Preparation of Ketoprofen loaded Pellets by Powder Layering Technique: 100 mg drug was weighed as per the recommended dosage of ketoprofen. Precisely weigh the amount of nonpareil seeds needed. The nonpareil seeds were dried at 35 °C to eliminate moisture. These nonpareil seeds were then transferred to a tablet-coating pan, having a bed temperature of 35 °C. A 5% PVP K-30 solution in water: isopropyl alcohol (30:70) was used as a binder solution. The binder solution was sprayed with the help of a spray gun till the bed became wet and then after immediate talc and then the powdered drug was added over the wet bed of the pellets. Mixing was done with great care to get the optimum loading of the drug.

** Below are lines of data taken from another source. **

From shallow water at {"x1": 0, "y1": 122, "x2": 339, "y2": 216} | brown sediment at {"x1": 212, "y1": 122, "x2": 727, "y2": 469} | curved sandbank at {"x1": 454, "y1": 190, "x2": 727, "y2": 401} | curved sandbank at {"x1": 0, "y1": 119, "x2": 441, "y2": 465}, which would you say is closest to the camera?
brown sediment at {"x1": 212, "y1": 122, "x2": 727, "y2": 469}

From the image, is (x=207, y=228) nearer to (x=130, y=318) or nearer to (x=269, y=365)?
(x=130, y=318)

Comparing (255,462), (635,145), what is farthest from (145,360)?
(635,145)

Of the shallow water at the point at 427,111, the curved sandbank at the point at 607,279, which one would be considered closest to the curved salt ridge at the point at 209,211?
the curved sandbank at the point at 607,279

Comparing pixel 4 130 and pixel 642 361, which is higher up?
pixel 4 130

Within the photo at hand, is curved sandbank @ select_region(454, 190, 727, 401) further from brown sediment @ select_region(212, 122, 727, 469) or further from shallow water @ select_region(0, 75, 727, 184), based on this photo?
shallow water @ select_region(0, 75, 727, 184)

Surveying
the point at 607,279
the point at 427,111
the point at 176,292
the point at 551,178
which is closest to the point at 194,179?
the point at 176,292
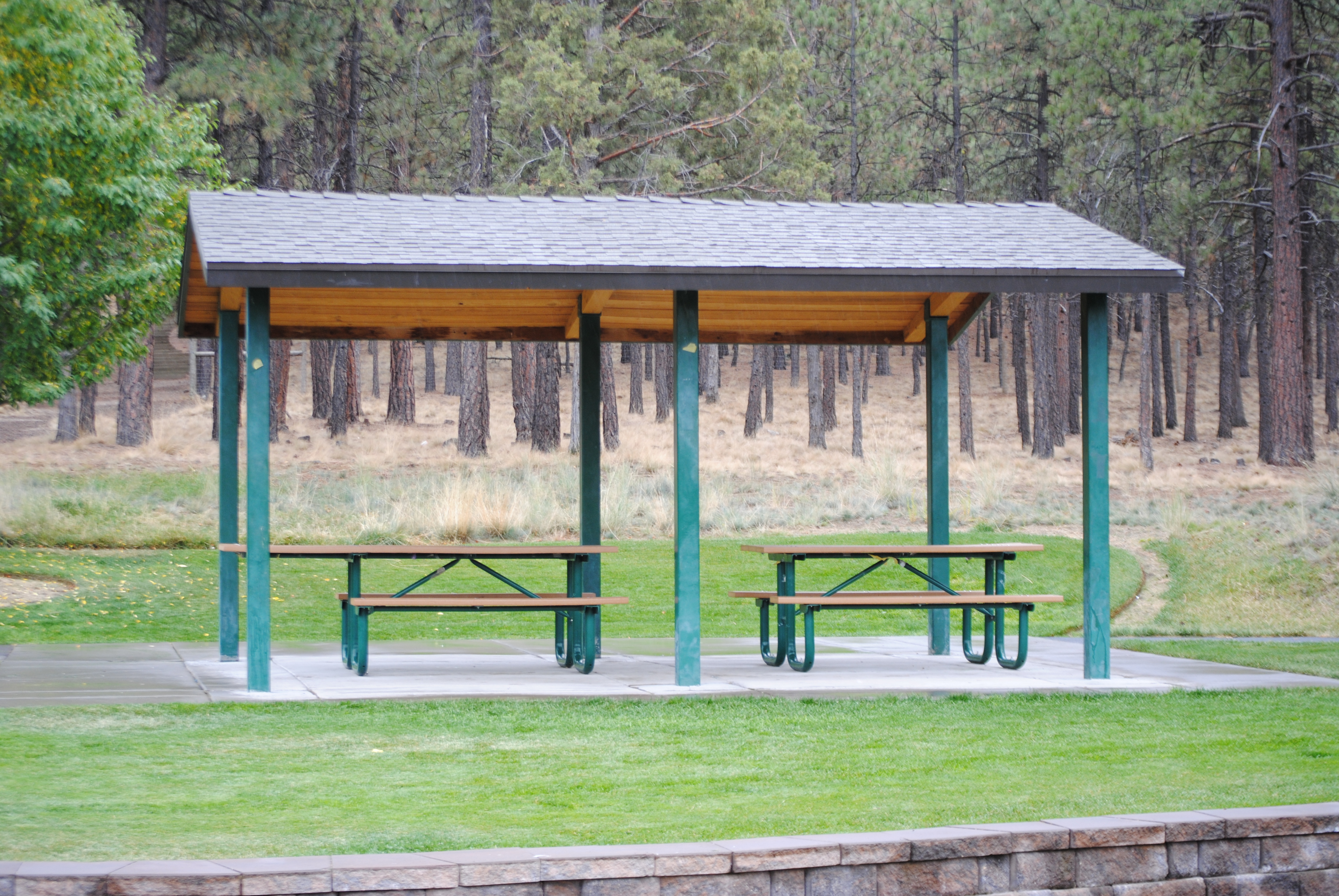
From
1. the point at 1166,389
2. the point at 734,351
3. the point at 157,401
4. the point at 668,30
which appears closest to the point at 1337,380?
the point at 1166,389

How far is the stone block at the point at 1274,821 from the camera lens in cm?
521

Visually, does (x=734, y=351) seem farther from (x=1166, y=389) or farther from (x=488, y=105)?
(x=488, y=105)

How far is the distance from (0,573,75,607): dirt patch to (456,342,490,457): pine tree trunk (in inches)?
583

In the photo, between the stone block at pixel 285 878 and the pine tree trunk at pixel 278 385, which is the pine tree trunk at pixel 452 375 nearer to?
the pine tree trunk at pixel 278 385

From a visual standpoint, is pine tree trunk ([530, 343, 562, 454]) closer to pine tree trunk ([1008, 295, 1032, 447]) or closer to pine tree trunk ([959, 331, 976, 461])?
pine tree trunk ([959, 331, 976, 461])

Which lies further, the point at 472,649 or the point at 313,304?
the point at 472,649

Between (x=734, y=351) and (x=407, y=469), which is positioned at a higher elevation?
(x=734, y=351)

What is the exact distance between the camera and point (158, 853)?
4566 millimetres

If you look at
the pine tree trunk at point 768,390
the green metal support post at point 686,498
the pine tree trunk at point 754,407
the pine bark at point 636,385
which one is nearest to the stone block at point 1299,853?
the green metal support post at point 686,498

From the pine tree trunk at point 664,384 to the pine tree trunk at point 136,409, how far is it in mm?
14350

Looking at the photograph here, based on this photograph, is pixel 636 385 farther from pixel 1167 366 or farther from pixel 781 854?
pixel 781 854

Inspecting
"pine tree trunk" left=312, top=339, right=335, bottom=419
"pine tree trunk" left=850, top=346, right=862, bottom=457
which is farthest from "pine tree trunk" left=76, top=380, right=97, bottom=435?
"pine tree trunk" left=850, top=346, right=862, bottom=457

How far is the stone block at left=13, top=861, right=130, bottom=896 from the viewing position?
4.16 metres

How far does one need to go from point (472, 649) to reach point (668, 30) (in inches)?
755
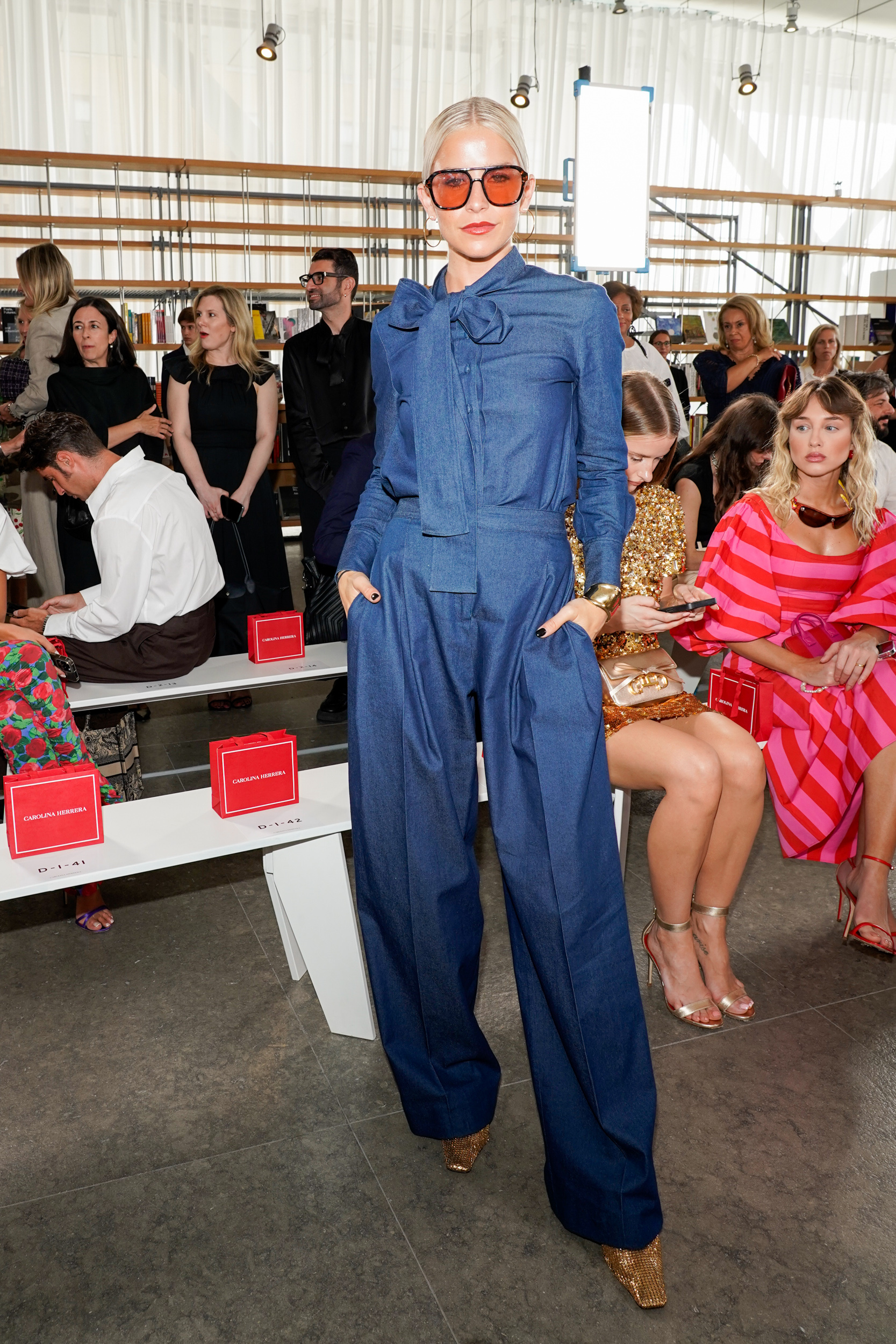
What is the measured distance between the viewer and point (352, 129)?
967 centimetres

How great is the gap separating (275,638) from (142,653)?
0.42 metres

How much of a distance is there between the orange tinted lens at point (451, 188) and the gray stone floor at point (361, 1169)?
148cm

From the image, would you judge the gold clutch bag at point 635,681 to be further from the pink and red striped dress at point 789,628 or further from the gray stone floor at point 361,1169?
the gray stone floor at point 361,1169

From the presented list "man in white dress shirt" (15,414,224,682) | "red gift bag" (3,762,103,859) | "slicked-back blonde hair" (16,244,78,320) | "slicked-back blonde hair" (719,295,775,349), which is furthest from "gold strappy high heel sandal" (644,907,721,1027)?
Result: "slicked-back blonde hair" (16,244,78,320)

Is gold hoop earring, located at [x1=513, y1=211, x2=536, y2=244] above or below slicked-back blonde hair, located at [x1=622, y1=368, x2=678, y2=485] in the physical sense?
above

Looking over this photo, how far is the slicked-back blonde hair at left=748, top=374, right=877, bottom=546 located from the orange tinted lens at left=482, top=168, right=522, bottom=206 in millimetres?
1394

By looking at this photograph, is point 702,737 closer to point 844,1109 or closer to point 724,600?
point 724,600

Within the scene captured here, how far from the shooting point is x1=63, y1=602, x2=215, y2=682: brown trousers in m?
2.96

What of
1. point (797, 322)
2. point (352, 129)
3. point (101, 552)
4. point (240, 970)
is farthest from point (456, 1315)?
point (797, 322)

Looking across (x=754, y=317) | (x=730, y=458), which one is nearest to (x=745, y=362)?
(x=754, y=317)

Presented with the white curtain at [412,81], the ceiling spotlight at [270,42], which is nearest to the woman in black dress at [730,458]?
the ceiling spotlight at [270,42]

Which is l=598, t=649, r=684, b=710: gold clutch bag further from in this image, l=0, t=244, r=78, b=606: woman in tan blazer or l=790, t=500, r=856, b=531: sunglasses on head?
l=0, t=244, r=78, b=606: woman in tan blazer

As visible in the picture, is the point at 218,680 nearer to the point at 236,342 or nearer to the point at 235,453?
the point at 235,453

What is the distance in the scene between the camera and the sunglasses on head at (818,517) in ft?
8.73
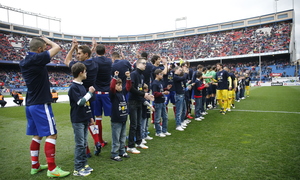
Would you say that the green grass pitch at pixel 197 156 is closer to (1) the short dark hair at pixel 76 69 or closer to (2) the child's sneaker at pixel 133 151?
(2) the child's sneaker at pixel 133 151

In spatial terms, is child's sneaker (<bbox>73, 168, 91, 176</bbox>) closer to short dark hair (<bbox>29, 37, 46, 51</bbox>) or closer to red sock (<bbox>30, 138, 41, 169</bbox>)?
red sock (<bbox>30, 138, 41, 169</bbox>)

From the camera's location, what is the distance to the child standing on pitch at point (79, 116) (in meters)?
3.07

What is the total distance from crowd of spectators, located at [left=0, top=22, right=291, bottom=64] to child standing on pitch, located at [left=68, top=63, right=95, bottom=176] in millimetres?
35976

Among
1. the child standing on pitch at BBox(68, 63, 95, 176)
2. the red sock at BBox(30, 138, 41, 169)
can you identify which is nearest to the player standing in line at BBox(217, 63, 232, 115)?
the child standing on pitch at BBox(68, 63, 95, 176)

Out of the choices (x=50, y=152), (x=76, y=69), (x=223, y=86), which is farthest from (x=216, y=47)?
(x=50, y=152)

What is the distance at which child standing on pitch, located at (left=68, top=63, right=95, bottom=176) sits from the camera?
10.1ft

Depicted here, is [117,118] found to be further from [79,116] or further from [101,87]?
[101,87]

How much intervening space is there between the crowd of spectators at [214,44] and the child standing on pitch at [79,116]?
35976 millimetres

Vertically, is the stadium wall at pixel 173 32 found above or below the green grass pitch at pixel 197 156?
above

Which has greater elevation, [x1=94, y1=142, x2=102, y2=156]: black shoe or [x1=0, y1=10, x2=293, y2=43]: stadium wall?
[x1=0, y1=10, x2=293, y2=43]: stadium wall

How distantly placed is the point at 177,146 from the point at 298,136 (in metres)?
3.19

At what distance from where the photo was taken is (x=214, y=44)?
4578 centimetres

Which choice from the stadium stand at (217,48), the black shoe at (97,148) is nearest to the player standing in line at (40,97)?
the black shoe at (97,148)

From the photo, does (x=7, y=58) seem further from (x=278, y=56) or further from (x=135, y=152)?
(x=278, y=56)
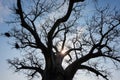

After the preparation of drug-loaded pellets, each batch of the loaded pellets was dried inside a hot air oven at 45 °C for 30 min 13.
TABLE 1: COMPOSITION OF KETOPROFEN DRUG LOADED PELLETS
|Formulation||Non par-il (mg)||Ketoprofen (mg)||Eudragit S100: Eudragit L100 (Ratio)||Level of coating (%)||Talc (%w/w)||DBP
|F1||400mg||100mg||1:1||10%||5% w/w||2% w/w|
|F2||400mg||100mg||1:1||15%||5% w/w||2% w/w|
|F3||400mg||100mg||1:1||20%||5% w/w||2% w/w|
|F4||400mg||100mg||1:4||10%||5% w/w||2% w/w|
|F5||400mg||100mg||1:4||15%||5% w/w||2% w/w|
|F6||400mg||100mg||1:4||20%||5% w/w||2% w/w|
|F7||400mg||100mg||1:3||10%||5% w/w||2% w/w|
|F8||400mg||100mg||1:3||15%||5% w/w||2% w/w|
|F9||400mg||100mg||1:3||20%||5% w/w||2% w/w|
|F10||400mg||100mg||2:3||10%||5% w/w||2% w/w|
|F11||400mg||100mg||2:3||15%||5% w/w||2% w/w|
|F12||400mg||100mg||2:3||20%||5% w/w||2% w/w|
|F13||400mg||100mg||3:2||10%||5% w/w||2% w/w|
|F14||400mg||100mg||3:2||15%||5% w/w||2% w/w|
|F15||400mg||100mg||3:2||20%||5% w/w||2% w/w|
|F16||400mg||100mg||3:1||10%||5% w/w||2% w/w|
|F17||400mg||100mg||3:1||15%||5% w/w||2% w/w|
|F18||400mg||100mg||3:1||20%||5% w/w||2% w/w|
|F19||400mg||100mg||4:1||10%||5% w/w||2% w/w|
|F20||400mg||100mg||4:1||15%||5% w/w||2% w/w|
|F21||400mg||100mg||4:1||20%||5% w/w||2% w/w|
TABLE 2: INGREDIENTS OF COATING SOLUTION
|Eudragit S100 and Eudragit L100 ratio||Eudragit S 100 (gm)||Eudragit L 100 (gm)|
Preparation of Coating Solution: The required quantity of Eudragit L100 and Eudragit S100 were dissolved in a previously plasticized mix solvent of acetone and isopropyl alcohol and stirred with a magnetic stirrer to make the coating solution homogeneous. Dibutyl phthalate was used in the above coating solution as a plasticizer (2% w/w of the dry weight of the polymer). After obtaining a homogeneous coating solution, the coating of the uncoated drug-loaded pellets was performed with utmost care. The theoretical percentage of weight gain (TWG) while applying the mix polymeric coating over the drug-loaded pellets was kept constant at three levels i.e. 20, 15, and 10% w/v. The ratio of two methacrylic acid and methyl methacrylate copolymer mixtures in the different batches of the coating solutions were 1:1, 1:4, 1:3, 2:3, 3:2, 3:1, 4:1 as shown in Table 2.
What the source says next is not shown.